Date: December 21, 2019 … Altitude: sea level to about 600 ft asl

Canavalia gladiata  (Savi) DC. 


Fruit pod is not long enough, 

Your all ingredients are exactly similar to species found in Surat which is almost certainly Canavalia cathartica
I am waiting for mature dry pods so that seeds and hilum measurements can be done, then I shall post. 
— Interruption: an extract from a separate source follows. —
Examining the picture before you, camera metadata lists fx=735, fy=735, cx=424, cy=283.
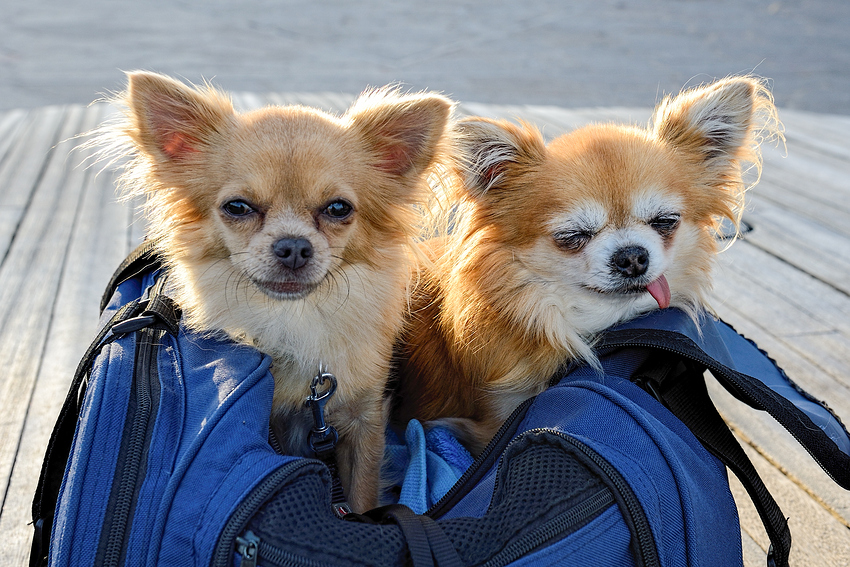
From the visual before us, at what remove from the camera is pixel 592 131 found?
2.13m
Thanks … I am going with the knowledge that C. gladiata is known as common canavalia, though I am not sure whether it is termed common because it is cultivated. Do please validate in due course whether this is the wild C. cathartica. The posted pictures are of plant growing in vicinity of human habitat, so I have considered it as an escape.


C. cathartica grows very commonly near human settlements on fences, thickets, bushes, walls. 

C. gladiata pod is said to be 30 to 50 cm long. C. ensiformis is less longer but still longer than C. cathartica, but thinner. C. rosea is smallest. 


Thanks …,
C. cathartica grows wild, and I thought is found along banks of rivers, canals and backwaters … Herbarium JCB.
C. gladiata, mostly cultivated in India, Herbarium JCB … not able to know the dimensions of pod from the description.
Let me relook into my sightings of Canavalia … will post them for validations in due course. 

Pl. check with the keys at Flora of China
Most of the species are reported in India as per details at Canavalia


Please see this too 



I re-checked all the posts in efi on Canavalia.
I found most of them to be OK.
I think this post by Dinesh ji also appears to be closer to Canavalia gladiata (Jacq.) DC. (as per images and references herein) rather than those at Canavalia cathartica Thouars as the leaves appear to be acuminate rather than acute and pods also appears to be larger.